Que la violencia es un negocio y vende es un hecho incuestionable. Ciertamente, se trata de un despreciable business, aunque los datos y los hechos son irrefutables, no en vano hablamos de otro modelo de negocio crematístico, que se transmuta en sus distintas modalidades: violencia física, psicológica, sexual, de género, económico-patrimonial, simbólica, doméstica, institucional, verbal, laboral, contra la libertad reproductiva, obstétrica y hasta mediática. Todo un compendio, sin duda, con un marcado cariz trasversal, y de tentáculos metastásicos.

Se vende porque se consume, y la brutalidad y el abuso generan una suerte de economía a gran escala, difícil de cuantificar en su conjunto, que cuenta con sus propias leyes de mercado, su oferta, su demanda y su onerosidad, aunque a veces incluso se practica de manera gratuita e incluso altruista. En definitiva, existe una amalgama variada de conductas ponzoñosas que nos certifican a diario su presencia y su repercusión económica. La agresividad tiene de malo, además, que es contagiosa, con lo cual se dispara y se proyecta su efecto multiplicador.

La violencia campa a sus anchas y atrapa a la juventud ya desde el colegio e instituto, y los high school norteamericanos cuentan con arcos de seguridad a la entrada, como si se tratase de un aeropuerto. ¿Hacia dónde vamos?

También hay que preguntarse de dónde venimos, puesto que la violencia ya se daba con cierta habitualidad en la antigua Roma, donde aparte de acuñarse el propio término, se practicaba sin pudor en el ámbito doméstico, conducta normalizada que contaba con la ventaja de no trascender el ámbito privado y que gozaba de cierta aceptación social, según Plutarco. La evolución tan solo ha generado la transformación del exceso temperamental en otro tipo de violencia más, llamemos, disciplinaria, basada en el modelo organizativo de la fábrica y la oficina, un modelo más “industrializado”.

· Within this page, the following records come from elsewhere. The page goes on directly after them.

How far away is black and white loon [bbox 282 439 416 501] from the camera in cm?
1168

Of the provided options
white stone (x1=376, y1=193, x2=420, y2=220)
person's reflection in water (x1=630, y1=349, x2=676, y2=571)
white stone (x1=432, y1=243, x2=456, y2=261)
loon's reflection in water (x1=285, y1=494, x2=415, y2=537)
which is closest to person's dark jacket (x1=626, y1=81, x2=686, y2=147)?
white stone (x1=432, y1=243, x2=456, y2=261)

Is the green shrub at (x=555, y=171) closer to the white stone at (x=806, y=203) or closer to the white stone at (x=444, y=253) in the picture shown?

En palabras del sempiterno pacífico Ghandi, la vehemencia no es más que el miedo a los ideales de los demás, o añado yo, el formato escogido para hacer valer los propios ideales frente a la amenaza. Hasta en política hemos contemplado alguna castaña parlamentaria ante la falta de argumentos, que en ocasiones incluso jaleamos y nos espolea, pues nos saca del tedio, y se recurre cada vez más a menudo a la violencia verbal para descalificar o desacreditar al contrario o, simplemente, al diferente, método cada vez más habitual de dirimir posturas polarizadas. Los sabios razonaban, con acierto y elemental sentido común, que nadie puede pensar y golpear a alguien al mismo tiempo, quizá de ahí que se hayan condensado ambas acciones en una, una simbiosis chabacana que ha derivado hacia el insulto y la injuria.

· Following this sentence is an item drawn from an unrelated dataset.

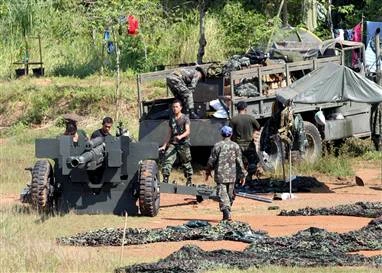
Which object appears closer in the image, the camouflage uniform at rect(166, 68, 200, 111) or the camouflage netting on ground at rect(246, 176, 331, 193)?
the camouflage netting on ground at rect(246, 176, 331, 193)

En América Latina el negocio de la violencia –brutalbox- alcanza cotas insospechadas y se ha traslado del campo de batalla a las calles, barrios o cuadras de Ciudad Juárez, San Salvador, Caracas, Rio de Janeiro o Medellín, donde no es fácil siquiera pasear sin ir armado hasta los dientes.

El diccionario la define como aquella acción ejercida contra el natural modo de proceder, aunque yo me pregunto si no será natural hoy día su ejercicio, pues resulta evidente que, con tanto interés espurio pululando a nuestro alrededor, no parece que interese rebajar o minimizar las actuales dosis de violencia, al tratarse de un recurso primario y banal con el cual se garantizan y obtienen pingües beneficios, lo que como cualquier otro negocio, impone sus reglas y se protege, con brutalidad intrínseca, de aquello que amenaza su dominio o supervivencia.